ACTION ITEM: Would you please output only the lines from the one containing "this 976×650 image." through the end of the entries below, exactly as written?

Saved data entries
● ● ● ●
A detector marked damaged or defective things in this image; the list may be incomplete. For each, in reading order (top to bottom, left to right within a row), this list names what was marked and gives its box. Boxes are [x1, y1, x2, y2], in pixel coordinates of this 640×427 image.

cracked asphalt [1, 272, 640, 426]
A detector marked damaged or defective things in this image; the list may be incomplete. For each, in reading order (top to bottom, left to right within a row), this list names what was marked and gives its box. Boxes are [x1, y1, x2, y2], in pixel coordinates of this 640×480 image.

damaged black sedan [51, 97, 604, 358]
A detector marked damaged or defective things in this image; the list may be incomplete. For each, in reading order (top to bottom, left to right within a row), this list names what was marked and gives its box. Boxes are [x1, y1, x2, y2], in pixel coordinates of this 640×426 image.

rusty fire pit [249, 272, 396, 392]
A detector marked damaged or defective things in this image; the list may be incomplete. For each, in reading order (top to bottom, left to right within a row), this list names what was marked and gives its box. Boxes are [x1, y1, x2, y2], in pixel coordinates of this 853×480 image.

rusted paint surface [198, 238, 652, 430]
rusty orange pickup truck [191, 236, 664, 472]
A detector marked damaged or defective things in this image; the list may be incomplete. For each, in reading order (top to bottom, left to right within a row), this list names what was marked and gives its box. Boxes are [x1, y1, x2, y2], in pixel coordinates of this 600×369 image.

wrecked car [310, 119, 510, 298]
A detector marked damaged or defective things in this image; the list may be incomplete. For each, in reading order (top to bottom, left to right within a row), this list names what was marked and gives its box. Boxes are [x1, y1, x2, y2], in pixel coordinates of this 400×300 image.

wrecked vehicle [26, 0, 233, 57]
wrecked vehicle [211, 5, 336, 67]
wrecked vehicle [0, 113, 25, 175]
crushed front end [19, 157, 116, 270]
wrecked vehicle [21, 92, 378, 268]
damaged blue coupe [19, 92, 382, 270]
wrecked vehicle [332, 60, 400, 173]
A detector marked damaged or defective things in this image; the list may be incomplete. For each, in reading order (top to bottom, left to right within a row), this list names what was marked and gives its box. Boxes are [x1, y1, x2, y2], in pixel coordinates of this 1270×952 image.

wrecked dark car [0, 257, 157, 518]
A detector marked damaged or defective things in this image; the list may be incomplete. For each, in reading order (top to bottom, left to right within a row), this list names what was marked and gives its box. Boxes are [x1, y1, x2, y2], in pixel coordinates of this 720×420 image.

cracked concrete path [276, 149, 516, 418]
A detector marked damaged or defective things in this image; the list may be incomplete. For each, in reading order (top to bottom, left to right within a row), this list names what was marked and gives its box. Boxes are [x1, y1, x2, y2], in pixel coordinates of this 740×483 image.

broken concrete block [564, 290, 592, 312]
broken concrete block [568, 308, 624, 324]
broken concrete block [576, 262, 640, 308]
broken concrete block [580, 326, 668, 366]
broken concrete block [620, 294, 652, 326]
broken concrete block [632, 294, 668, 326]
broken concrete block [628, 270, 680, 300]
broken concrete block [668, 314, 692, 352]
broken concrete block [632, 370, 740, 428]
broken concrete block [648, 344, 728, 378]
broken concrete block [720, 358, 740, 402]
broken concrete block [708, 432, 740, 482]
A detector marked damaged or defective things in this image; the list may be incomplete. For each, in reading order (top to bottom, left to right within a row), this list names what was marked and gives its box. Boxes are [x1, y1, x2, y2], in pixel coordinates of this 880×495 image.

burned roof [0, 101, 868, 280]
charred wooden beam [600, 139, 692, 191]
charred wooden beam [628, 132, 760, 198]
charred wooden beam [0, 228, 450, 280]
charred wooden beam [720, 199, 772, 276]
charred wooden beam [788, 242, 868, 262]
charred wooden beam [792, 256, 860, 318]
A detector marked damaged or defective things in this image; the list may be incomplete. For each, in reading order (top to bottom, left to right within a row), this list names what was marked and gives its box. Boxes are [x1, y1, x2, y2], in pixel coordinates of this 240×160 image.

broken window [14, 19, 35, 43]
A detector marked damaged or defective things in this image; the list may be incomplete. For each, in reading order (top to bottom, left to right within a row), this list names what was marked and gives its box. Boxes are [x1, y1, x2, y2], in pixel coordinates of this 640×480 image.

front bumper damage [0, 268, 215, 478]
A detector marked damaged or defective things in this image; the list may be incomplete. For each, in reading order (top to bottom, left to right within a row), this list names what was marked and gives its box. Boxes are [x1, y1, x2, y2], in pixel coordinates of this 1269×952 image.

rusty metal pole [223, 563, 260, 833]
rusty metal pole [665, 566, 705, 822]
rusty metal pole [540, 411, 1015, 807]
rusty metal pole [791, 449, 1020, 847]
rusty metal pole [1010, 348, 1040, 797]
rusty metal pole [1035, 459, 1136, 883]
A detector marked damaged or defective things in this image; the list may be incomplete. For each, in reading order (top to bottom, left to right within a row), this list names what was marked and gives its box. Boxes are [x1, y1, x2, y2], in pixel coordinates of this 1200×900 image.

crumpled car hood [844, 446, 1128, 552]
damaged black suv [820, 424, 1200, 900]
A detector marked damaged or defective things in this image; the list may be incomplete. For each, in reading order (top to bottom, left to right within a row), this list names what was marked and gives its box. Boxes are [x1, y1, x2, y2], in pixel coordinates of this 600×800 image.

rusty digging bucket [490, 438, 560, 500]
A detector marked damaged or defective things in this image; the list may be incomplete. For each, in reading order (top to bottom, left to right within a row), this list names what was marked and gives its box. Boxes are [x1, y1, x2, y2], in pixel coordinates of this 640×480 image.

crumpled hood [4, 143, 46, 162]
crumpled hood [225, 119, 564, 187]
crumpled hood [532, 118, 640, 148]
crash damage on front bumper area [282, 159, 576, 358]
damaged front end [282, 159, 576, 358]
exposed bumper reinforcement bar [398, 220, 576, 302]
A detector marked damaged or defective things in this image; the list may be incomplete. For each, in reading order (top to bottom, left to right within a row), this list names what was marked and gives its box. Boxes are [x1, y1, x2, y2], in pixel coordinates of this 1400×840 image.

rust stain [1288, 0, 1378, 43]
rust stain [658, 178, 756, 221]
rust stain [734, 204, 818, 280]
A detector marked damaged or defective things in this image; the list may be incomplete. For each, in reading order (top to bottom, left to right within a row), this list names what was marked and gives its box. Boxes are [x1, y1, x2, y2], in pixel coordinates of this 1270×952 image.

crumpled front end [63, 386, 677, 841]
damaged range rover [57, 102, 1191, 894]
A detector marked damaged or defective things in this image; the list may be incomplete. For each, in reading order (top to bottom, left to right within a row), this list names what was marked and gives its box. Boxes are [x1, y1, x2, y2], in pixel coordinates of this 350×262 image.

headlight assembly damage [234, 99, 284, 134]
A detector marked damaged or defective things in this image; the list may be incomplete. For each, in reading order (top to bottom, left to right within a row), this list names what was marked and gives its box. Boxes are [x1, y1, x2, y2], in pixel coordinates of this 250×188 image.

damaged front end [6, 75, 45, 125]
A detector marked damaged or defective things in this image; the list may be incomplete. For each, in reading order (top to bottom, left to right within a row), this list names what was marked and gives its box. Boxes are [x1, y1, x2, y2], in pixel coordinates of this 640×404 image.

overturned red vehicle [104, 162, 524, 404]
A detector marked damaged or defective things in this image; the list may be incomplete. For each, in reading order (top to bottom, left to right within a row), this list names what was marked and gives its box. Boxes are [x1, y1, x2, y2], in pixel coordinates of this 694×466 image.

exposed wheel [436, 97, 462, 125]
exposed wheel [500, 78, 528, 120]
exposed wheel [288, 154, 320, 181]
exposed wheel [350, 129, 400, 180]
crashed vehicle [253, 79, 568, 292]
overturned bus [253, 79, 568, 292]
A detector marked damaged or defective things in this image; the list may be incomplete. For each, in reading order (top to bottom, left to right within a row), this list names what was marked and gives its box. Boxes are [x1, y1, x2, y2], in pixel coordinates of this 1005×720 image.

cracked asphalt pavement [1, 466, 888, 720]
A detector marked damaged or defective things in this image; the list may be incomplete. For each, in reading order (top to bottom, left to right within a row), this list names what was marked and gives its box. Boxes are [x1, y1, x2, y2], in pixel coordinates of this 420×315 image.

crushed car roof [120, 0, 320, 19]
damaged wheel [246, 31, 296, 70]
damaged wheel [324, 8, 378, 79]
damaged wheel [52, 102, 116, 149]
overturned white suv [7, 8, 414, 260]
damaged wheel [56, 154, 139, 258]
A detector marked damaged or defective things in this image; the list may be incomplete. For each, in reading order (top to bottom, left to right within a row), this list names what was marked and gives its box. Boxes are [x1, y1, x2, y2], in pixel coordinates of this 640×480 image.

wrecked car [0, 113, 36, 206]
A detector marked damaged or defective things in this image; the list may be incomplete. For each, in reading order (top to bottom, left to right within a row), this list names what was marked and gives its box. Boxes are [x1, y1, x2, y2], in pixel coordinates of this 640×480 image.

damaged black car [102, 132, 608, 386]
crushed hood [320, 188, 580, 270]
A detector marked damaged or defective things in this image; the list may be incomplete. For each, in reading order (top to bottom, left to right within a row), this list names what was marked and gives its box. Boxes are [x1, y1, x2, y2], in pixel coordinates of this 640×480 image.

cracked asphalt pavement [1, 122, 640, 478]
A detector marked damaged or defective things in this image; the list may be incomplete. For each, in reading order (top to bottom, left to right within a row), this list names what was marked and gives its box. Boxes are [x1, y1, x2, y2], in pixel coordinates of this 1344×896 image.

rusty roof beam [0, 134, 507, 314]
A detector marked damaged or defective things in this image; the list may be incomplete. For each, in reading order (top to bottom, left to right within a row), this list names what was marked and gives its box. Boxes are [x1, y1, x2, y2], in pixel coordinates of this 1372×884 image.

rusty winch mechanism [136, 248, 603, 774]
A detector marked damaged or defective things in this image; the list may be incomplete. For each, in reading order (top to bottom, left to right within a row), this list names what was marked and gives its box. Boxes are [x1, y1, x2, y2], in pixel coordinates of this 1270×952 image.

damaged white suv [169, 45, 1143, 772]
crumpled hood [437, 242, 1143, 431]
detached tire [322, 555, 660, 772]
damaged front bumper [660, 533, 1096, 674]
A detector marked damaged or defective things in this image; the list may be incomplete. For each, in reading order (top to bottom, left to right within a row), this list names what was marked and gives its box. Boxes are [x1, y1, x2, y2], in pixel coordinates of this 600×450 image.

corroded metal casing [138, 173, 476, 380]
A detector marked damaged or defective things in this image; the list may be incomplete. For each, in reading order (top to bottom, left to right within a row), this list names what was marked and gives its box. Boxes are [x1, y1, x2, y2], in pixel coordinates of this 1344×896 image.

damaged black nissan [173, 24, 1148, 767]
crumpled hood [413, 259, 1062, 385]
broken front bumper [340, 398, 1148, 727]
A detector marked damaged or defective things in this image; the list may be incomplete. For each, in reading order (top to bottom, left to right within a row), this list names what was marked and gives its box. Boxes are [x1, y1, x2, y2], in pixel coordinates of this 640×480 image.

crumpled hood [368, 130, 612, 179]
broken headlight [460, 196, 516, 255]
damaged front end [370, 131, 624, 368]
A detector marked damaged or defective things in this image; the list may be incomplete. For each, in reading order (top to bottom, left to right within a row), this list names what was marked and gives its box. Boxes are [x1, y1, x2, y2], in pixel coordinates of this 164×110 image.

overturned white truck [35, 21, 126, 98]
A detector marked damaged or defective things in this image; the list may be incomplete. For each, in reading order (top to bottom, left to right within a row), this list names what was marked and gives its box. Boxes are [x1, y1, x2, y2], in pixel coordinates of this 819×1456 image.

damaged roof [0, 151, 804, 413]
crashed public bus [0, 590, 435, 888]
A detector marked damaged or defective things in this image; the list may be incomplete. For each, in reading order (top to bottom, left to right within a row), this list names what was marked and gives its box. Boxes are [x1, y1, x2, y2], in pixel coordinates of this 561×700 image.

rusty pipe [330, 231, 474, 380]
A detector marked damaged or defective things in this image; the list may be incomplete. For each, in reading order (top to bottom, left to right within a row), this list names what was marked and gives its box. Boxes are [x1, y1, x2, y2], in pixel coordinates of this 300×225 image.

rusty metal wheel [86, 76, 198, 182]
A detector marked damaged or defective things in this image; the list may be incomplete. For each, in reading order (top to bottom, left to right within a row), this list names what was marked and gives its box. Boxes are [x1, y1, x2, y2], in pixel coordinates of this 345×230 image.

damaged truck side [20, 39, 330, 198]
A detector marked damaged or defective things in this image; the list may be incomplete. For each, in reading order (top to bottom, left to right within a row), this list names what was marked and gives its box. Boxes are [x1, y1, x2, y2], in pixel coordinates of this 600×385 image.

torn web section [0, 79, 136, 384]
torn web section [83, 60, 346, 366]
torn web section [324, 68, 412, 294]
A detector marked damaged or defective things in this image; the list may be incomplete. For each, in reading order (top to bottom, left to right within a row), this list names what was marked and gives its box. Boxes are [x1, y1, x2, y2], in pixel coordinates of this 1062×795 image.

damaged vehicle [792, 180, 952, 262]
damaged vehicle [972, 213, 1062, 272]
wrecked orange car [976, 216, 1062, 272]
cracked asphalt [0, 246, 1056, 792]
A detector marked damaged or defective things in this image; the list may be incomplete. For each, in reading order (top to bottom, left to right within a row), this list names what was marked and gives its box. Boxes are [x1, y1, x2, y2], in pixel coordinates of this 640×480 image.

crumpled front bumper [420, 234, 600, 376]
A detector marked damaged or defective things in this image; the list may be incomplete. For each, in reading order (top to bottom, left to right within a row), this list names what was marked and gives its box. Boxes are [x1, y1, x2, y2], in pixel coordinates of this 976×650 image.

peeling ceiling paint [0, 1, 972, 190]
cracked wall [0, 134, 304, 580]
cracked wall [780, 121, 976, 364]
● ● ● ●
ANSWER:
A detector marked damaged or defective things in this image; the list may be incomplete. For each, in reading order (top to bottom, left to right within a row), this list names what was marked and gives its box. Boxes are [x1, y1, x2, y2], in pixel coordinates of this 976×650 image.

peeling ceiling paint [0, 1, 972, 190]
cracked wall [0, 134, 304, 580]
cracked wall [780, 121, 976, 364]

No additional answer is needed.